* [Task prompt]: Through the line that contains "order: Galliformes", return the data below exactly, starting at its first line; leave the rest out.

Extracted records

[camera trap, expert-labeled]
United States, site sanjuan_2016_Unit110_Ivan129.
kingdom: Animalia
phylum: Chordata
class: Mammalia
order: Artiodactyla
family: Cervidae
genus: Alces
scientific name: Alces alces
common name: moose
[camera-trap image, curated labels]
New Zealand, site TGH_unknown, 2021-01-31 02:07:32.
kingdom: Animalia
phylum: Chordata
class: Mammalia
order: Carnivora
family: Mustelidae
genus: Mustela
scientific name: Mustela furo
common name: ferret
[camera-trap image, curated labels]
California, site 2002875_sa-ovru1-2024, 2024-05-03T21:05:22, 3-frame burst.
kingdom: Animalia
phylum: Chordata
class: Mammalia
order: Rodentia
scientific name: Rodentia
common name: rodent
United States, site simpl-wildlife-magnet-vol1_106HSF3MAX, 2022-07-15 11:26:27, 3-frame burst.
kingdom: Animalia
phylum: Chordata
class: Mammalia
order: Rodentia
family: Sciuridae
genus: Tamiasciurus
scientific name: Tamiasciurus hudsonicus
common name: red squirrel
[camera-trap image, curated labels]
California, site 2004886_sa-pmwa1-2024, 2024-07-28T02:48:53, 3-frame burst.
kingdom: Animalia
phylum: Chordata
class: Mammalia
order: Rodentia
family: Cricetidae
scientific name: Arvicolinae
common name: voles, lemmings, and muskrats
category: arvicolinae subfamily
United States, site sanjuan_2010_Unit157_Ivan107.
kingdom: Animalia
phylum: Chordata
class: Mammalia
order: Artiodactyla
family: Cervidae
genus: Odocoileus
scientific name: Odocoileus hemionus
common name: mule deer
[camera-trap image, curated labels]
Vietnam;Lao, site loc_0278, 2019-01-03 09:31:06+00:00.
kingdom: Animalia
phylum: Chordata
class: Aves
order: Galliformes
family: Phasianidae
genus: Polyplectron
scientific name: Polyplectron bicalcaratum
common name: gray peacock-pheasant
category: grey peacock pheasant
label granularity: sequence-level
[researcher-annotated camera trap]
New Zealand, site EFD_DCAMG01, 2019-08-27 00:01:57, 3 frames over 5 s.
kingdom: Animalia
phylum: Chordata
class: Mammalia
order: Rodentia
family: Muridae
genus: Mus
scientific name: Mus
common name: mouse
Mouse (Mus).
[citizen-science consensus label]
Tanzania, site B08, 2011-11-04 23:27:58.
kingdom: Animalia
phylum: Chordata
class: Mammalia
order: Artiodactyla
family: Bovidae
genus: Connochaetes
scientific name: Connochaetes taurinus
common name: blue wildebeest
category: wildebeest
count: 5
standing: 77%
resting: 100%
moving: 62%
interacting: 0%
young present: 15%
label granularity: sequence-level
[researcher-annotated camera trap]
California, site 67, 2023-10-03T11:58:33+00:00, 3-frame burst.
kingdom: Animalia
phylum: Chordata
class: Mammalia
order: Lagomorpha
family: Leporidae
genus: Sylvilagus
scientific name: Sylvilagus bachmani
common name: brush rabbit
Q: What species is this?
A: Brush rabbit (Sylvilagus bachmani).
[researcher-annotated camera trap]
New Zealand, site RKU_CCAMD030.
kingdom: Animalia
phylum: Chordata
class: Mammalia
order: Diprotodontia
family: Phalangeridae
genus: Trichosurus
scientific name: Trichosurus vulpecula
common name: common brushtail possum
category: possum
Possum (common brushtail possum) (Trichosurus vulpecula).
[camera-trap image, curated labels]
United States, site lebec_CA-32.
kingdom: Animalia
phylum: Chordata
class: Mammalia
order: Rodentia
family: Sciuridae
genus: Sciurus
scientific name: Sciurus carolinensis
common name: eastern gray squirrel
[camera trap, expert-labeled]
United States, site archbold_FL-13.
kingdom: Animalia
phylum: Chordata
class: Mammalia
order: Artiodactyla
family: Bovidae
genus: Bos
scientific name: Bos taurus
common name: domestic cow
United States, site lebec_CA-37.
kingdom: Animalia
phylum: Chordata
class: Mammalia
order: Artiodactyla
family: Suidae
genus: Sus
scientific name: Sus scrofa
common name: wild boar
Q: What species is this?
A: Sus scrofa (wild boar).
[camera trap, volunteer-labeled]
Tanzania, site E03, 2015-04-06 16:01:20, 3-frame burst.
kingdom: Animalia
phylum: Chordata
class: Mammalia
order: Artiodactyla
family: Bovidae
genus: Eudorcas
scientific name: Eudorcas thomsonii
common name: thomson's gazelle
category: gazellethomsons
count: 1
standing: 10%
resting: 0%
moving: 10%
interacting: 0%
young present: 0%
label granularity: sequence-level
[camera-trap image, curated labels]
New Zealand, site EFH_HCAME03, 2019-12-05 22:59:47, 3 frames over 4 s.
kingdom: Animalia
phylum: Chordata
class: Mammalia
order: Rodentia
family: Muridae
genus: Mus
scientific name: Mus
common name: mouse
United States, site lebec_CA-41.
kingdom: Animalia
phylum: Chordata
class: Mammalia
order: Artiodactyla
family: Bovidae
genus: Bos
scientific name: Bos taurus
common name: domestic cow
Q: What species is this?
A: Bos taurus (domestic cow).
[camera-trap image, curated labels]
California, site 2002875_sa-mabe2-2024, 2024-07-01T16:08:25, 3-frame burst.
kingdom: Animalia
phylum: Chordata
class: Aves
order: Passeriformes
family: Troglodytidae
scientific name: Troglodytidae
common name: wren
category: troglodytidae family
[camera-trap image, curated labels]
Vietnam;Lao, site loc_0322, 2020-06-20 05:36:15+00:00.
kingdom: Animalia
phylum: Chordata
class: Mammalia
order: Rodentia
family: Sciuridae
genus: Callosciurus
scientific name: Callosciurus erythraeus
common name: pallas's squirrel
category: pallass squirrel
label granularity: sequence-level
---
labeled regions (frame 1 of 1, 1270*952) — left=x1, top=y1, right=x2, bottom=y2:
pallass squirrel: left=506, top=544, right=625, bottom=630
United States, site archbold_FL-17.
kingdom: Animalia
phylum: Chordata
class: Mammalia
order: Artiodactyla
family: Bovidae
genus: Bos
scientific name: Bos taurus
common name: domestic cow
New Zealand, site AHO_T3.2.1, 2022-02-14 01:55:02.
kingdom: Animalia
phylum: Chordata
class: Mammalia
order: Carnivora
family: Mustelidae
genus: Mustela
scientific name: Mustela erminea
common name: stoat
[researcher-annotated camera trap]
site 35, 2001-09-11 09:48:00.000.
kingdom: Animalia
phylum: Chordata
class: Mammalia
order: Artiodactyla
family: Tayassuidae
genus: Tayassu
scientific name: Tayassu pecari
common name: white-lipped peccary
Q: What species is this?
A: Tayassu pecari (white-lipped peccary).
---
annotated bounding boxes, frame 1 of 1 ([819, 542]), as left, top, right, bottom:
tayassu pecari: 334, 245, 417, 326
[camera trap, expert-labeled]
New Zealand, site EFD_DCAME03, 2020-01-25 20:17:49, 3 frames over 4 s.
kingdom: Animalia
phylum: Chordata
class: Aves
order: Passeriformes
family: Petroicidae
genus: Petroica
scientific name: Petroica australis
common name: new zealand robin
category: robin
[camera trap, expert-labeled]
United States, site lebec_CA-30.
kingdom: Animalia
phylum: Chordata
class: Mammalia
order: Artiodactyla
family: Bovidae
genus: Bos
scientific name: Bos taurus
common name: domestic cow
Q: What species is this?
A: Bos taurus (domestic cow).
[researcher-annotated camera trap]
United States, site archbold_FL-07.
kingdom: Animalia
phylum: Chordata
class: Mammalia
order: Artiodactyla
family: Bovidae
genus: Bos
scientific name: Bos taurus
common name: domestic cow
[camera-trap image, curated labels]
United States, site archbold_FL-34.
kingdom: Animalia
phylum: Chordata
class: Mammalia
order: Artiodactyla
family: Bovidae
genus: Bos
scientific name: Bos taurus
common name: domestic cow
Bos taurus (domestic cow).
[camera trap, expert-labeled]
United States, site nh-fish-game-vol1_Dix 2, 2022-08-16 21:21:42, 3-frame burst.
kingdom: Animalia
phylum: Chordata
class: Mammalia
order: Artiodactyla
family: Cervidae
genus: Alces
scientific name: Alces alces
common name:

* [Written answer]:
[camera trap, expert-labeled]
United States, site sanjuan_2016_Unit110_Ivan129.
kingdom: Animalia
phylum: Chordata
class: Mammalia
order: Artiodactyla
family: Cervidae
genus: Alces
scientific name: Alces alces
common name: moose
[camera-trap image, curated labels]
New Zealand, site TGH_unknown, 2021-01-31 02:07:32.
kingdom: Animalia
phylum: Chordata
class: Mammalia
order: Carnivora
family: Mustelidae
genus: Mustela
scientific name: Mustela furo
common name: ferret
[camera-trap image, curated labels]
California, site 2002875_sa-ovru1-2024, 2024-05-03T21:05:22, 3-frame burst.
kingdom: Animalia
phylum: Chordata
class: Mammalia
order: Rodentia
scientific name: Rodentia
common name: rodent
United States, site simpl-wildlife-magnet-vol1_106HSF3MAX, 2022-07-15 11:26:27, 3-frame burst.
kingdom: Animalia
phylum: Chordata
class: Mammalia
order: Rodentia
family: Sciuridae
genus: Tamiasciurus
scientific name: Tamiasciurus hudsonicus
common name: red squirrel
[camera-trap image, curated labels]
California, site 2004886_sa-pmwa1-2024, 2024-07-28T02:48:53, 3-frame burst.
kingdom: Animalia
phylum: Chordata
class: Mammalia
order: Rodentia
family: Cricetidae
scientific name: Arvicolinae
common name: voles, lemmings, and muskrats
category: arvicolinae subfamily
United States, site sanjuan_2010_Unit157_Ivan107.
kingdom: Animalia
phylum: Chordata
class: Mammalia
order: Artiodactyla
family: Cervidae
genus: Odocoileus
scientific name: Odocoileus hemionus
common name: mule deer
[camera-trap image, curated labels]
Vietnam;Lao, site loc_0278, 2019-01-03 09:31:06+00:00.
kingdom: Animalia
phylum: Chordata
class: Aves
order: Galliformes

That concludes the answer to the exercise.